Each year, an artist is selected to produce the poster art for the festival. Those who have accepted the commission include Chuck Jones, David Salle, Doug and Mike Starn, Dottie Attie, Jim Dine, Ed Ruscha, Francesco Clemente, Dave McKean, Gary Larson and Luke Dorman of Meow Wolf. The sole requirement for the poster is that the word SHOW be featured. This is a tribute to a large illuminated sign which says "Show" and sits outside of the Sheridan Opera House, the festival venue where the Silver Medallions are awarded.

== Reception ==
Susan Sontag, in her 1974 essay Fascinating Fascism, lamented that a film about Leni Riefenstahl was "the guest of honor at a new cinéphile-controlled film festival held in the summer in Colorado".

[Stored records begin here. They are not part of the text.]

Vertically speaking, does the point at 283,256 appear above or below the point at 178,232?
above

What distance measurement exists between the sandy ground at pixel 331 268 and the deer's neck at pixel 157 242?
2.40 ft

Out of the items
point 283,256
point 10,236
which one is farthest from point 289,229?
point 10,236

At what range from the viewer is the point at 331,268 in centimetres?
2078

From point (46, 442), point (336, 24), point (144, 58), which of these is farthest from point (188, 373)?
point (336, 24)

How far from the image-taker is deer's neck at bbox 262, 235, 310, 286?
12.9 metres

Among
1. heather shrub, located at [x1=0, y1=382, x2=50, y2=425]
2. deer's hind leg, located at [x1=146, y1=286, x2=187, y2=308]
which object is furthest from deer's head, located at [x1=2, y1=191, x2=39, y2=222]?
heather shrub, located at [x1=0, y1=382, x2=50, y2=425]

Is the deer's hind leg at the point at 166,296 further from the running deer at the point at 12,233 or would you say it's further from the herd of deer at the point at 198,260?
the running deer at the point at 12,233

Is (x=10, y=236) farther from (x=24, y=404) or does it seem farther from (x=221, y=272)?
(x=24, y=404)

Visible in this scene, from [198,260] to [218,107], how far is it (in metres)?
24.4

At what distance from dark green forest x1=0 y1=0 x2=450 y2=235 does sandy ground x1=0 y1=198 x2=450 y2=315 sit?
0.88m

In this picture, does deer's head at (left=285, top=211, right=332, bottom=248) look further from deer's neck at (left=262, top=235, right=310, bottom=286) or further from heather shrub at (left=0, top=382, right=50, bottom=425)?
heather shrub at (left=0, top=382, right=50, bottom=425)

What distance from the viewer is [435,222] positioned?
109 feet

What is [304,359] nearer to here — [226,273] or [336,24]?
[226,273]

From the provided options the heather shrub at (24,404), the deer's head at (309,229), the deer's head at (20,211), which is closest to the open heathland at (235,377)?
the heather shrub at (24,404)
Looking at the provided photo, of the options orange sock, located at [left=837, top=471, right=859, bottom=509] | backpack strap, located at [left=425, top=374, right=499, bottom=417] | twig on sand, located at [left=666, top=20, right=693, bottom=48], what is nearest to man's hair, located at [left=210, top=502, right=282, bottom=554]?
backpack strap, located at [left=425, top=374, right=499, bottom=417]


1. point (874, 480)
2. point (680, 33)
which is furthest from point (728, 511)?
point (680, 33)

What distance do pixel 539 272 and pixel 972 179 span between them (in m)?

After serving as guest director in 2001, Salman Rushdie wrote that, "It is extraordinarily exciting, in this age of the triumph of capitalism, to discover an event dedicated not to commerce but to love".

Kenneth Turan of the Los Angeles Times wrote in 2002 that "the hothouse filmocentric universe Telluride creates over a Labor Day weekend has always been more a religion than anything as ordinary as a festival, complete with messianic believers and agnostic scoffers." Jeffrey Ruoff, a film historian at Dartmouth College, noted in 2015 that "Early buzz at Telluride opens the fall season of North American award speculation that climaxes with the Oscars."

==Archive==
The Academy Film Archive houses the Telluride Film Festival Collection, which consists of conversations with iconic filmmakers, tributes, symposium and seminars dating back to 1978.